Data records >>
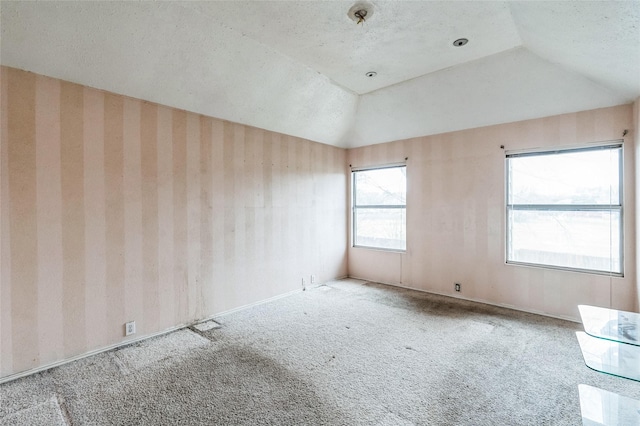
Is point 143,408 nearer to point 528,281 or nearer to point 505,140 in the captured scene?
point 528,281

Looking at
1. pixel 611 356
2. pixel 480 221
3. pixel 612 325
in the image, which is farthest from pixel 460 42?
pixel 611 356

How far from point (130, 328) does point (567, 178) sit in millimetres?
5183

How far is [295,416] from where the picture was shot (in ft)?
6.24

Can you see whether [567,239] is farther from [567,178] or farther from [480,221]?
[480,221]

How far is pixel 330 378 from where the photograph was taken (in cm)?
233

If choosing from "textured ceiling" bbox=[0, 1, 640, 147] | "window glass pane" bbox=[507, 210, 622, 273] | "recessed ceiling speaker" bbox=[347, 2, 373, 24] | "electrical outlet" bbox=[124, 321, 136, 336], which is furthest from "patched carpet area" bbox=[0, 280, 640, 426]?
"recessed ceiling speaker" bbox=[347, 2, 373, 24]

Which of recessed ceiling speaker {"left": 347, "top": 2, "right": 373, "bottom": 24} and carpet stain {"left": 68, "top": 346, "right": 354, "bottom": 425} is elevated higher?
recessed ceiling speaker {"left": 347, "top": 2, "right": 373, "bottom": 24}

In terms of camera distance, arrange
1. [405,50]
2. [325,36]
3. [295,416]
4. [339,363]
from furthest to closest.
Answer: [405,50] < [325,36] < [339,363] < [295,416]

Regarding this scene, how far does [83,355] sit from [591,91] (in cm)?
576

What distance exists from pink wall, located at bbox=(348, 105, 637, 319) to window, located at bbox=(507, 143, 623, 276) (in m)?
0.11

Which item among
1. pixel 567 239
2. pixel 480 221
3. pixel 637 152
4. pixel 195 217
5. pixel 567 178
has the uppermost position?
pixel 637 152

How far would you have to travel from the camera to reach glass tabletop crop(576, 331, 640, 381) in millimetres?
1533

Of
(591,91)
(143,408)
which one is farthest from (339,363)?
(591,91)

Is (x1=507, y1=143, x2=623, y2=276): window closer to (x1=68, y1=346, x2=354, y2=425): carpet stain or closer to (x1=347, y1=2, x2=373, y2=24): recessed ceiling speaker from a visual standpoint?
(x1=347, y1=2, x2=373, y2=24): recessed ceiling speaker
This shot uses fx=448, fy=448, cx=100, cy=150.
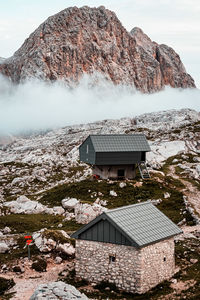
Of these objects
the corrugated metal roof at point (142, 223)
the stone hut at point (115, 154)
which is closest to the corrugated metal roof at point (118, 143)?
the stone hut at point (115, 154)

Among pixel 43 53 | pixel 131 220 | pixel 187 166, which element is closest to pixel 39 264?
pixel 131 220

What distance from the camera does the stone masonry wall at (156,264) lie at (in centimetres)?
2519

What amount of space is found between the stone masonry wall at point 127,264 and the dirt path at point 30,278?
2496 mm

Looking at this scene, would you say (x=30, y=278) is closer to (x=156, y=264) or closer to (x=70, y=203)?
(x=156, y=264)

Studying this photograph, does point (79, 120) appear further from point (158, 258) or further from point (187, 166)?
point (158, 258)

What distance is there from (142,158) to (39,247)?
27.4 meters

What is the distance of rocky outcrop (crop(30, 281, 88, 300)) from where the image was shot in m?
21.5

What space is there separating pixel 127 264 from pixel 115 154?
31806 mm

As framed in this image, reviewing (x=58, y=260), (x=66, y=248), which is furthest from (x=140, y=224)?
(x=66, y=248)

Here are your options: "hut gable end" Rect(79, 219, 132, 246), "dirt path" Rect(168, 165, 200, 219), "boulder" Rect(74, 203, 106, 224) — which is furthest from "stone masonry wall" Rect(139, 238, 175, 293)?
"boulder" Rect(74, 203, 106, 224)

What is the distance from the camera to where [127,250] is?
2533 centimetres

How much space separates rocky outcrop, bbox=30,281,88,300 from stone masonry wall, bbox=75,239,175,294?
4029 mm

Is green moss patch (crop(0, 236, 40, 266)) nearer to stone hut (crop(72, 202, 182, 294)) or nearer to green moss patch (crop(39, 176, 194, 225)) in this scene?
stone hut (crop(72, 202, 182, 294))

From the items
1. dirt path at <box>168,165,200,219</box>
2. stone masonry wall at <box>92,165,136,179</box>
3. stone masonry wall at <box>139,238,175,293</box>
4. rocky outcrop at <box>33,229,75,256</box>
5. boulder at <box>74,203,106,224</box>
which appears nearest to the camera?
stone masonry wall at <box>139,238,175,293</box>
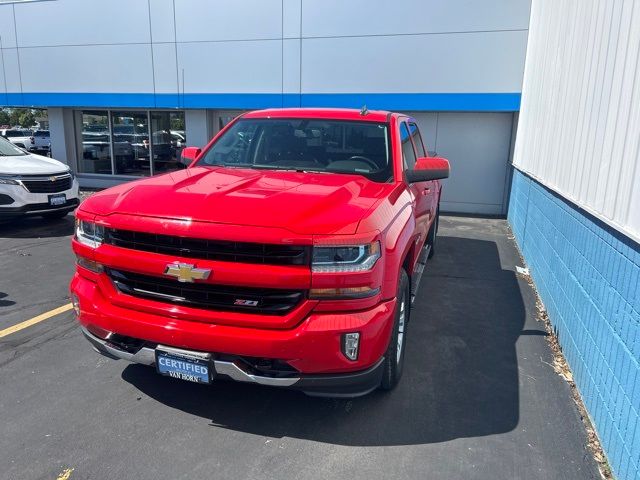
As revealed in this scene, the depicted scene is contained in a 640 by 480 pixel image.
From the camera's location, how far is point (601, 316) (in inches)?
128

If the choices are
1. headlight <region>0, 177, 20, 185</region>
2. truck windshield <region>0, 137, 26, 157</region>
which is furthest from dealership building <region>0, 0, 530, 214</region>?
headlight <region>0, 177, 20, 185</region>

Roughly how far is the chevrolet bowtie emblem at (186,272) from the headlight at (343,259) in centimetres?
63

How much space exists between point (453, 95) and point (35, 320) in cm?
928

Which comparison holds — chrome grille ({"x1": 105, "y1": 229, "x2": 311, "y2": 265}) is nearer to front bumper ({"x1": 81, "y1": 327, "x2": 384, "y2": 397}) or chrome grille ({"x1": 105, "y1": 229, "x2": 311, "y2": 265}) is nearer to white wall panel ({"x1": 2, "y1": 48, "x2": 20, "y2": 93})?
front bumper ({"x1": 81, "y1": 327, "x2": 384, "y2": 397})

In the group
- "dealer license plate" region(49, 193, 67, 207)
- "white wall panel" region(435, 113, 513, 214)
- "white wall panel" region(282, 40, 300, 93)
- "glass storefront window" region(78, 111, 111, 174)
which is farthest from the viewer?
"glass storefront window" region(78, 111, 111, 174)

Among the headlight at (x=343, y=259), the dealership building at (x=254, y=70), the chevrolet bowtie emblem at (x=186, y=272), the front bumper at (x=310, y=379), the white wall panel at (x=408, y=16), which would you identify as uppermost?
the white wall panel at (x=408, y=16)

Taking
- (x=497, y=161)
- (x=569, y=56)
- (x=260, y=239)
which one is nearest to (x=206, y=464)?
(x=260, y=239)

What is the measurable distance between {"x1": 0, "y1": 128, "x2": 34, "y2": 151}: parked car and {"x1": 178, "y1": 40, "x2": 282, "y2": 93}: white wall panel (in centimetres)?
1765

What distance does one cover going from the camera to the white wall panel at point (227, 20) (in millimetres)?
11656

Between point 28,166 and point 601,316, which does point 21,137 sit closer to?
point 28,166

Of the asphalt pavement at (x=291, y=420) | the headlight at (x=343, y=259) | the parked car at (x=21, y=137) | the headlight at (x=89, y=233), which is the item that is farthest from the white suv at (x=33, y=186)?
the parked car at (x=21, y=137)

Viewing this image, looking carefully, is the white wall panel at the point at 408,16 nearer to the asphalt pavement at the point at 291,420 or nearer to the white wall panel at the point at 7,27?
the asphalt pavement at the point at 291,420

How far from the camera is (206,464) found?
2744mm

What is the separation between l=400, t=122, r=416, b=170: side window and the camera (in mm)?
4472
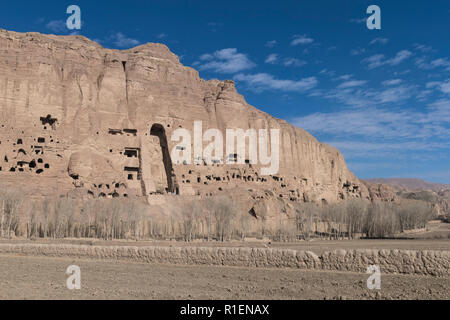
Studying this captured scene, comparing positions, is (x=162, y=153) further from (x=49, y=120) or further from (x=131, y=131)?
(x=49, y=120)

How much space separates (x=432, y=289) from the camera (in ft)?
41.9

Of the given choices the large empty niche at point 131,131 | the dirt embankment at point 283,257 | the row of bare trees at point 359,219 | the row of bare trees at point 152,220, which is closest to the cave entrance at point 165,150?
the large empty niche at point 131,131

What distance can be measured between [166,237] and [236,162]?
36.7m

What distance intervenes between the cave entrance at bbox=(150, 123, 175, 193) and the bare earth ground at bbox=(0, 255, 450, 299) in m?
53.4

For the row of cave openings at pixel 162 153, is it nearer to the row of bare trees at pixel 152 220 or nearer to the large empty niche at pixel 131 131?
the large empty niche at pixel 131 131

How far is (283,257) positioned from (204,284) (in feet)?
15.4

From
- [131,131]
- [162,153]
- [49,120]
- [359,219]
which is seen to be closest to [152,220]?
[131,131]

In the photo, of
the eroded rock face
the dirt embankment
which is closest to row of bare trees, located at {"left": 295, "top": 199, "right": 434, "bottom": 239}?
the eroded rock face

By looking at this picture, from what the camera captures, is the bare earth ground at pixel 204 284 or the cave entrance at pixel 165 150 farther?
the cave entrance at pixel 165 150

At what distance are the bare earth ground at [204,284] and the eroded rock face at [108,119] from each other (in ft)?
136

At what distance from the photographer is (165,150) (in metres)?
74.8

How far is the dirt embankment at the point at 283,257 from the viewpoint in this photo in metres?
15.1
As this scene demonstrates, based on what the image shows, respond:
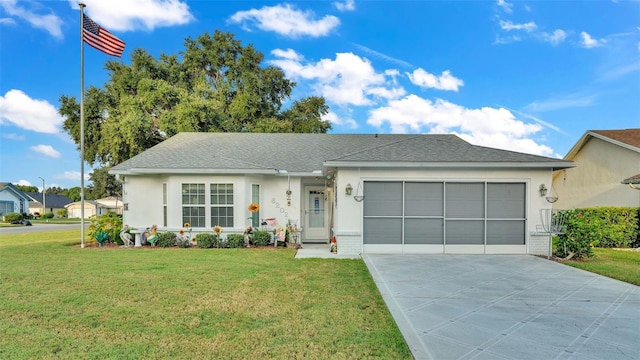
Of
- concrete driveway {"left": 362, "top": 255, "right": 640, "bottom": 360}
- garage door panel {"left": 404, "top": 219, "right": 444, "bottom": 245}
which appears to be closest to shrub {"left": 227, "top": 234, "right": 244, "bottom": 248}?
concrete driveway {"left": 362, "top": 255, "right": 640, "bottom": 360}

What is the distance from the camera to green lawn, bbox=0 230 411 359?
3.53m

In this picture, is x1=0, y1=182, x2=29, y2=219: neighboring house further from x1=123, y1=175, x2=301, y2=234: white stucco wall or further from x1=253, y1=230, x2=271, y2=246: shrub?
x1=253, y1=230, x2=271, y2=246: shrub

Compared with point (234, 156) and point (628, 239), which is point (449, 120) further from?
point (234, 156)

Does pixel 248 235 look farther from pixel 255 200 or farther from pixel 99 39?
pixel 99 39

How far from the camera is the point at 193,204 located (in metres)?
11.6

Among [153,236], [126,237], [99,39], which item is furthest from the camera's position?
[99,39]

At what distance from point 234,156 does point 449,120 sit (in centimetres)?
1221

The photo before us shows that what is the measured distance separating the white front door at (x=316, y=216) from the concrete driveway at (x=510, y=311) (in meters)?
5.24

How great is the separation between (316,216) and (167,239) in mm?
5343

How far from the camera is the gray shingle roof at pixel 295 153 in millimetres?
9594

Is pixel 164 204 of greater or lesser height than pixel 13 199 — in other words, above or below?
above

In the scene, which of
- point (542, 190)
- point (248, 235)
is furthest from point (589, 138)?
point (248, 235)

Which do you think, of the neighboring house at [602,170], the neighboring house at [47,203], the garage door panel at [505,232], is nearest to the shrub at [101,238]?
the garage door panel at [505,232]

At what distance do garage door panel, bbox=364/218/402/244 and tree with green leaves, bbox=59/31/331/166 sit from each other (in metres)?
13.9
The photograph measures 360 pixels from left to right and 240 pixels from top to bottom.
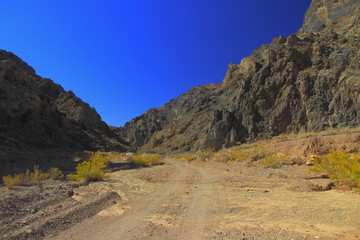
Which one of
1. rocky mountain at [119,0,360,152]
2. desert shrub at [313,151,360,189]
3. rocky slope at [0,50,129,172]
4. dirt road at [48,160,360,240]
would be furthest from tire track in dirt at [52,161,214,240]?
rocky mountain at [119,0,360,152]

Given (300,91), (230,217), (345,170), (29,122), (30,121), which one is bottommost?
(230,217)

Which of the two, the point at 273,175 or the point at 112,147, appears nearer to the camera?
the point at 273,175

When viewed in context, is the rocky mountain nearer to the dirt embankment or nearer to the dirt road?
the dirt road

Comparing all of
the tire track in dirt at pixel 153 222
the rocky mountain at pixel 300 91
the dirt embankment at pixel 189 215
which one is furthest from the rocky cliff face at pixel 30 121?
the tire track in dirt at pixel 153 222

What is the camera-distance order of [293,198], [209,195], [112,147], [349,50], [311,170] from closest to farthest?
[293,198] < [209,195] < [311,170] < [349,50] < [112,147]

Exercise >> Take the line that contains "The photo before" and all lines after it to the end of the material above, and copy them verbatim without any images.

Answer to this exercise >>
The photo before us shows that what is the measured distance separating the white front door at (x=316, y=216) from the concrete driveway at (x=510, y=311) (in meters)?
5.24

How great is the separation between (316,216) and (167,239) in mm?
5343

How far from the camera is the gray shingle roof at pixel 295 153 in millimetres?
9594

Is pixel 164 204 of greater or lesser height than pixel 13 199 — in other words, above or below?
above

In the scene, which of
- point (542, 190)
- point (248, 235)
is furthest from point (589, 138)?
point (248, 235)

Which do you think, of the neighboring house at [602,170], the neighboring house at [47,203], the garage door panel at [505,232], is nearest to the shrub at [101,238]?
the garage door panel at [505,232]

At what distance do garage door panel, bbox=364/218/402/244 and tree with green leaves, bbox=59/31/331/166 sit from each other (in metres)?
13.9
The photograph measures 360 pixels from left to right and 240 pixels from top to bottom.
Which one of
1. rocky mountain at [119,0,360,152]
2. desert shrub at [313,151,360,189]
3. rocky slope at [0,50,129,172]
4. dirt road at [48,160,360,240]
would be furthest from tire track in dirt at [52,161,214,240]?
rocky mountain at [119,0,360,152]

Given (300,91), (230,217), (345,170), (29,122), (30,121), which one is bottommost?
(230,217)

Which of the two, the point at 273,175 or the point at 112,147, appears nearer to the camera?
the point at 273,175

When viewed in context, is the rocky mountain nearer to the dirt embankment or nearer to the dirt road?
the dirt road

Comparing all of
the tire track in dirt at pixel 153 222
the rocky mountain at pixel 300 91
the dirt embankment at pixel 189 215
which one is furthest from the rocky cliff face at pixel 30 121?
the tire track in dirt at pixel 153 222

What is the camera-distance order of [293,198], [209,195], [112,147], [349,50], [311,170] from closest to farthest?
[293,198] < [209,195] < [311,170] < [349,50] < [112,147]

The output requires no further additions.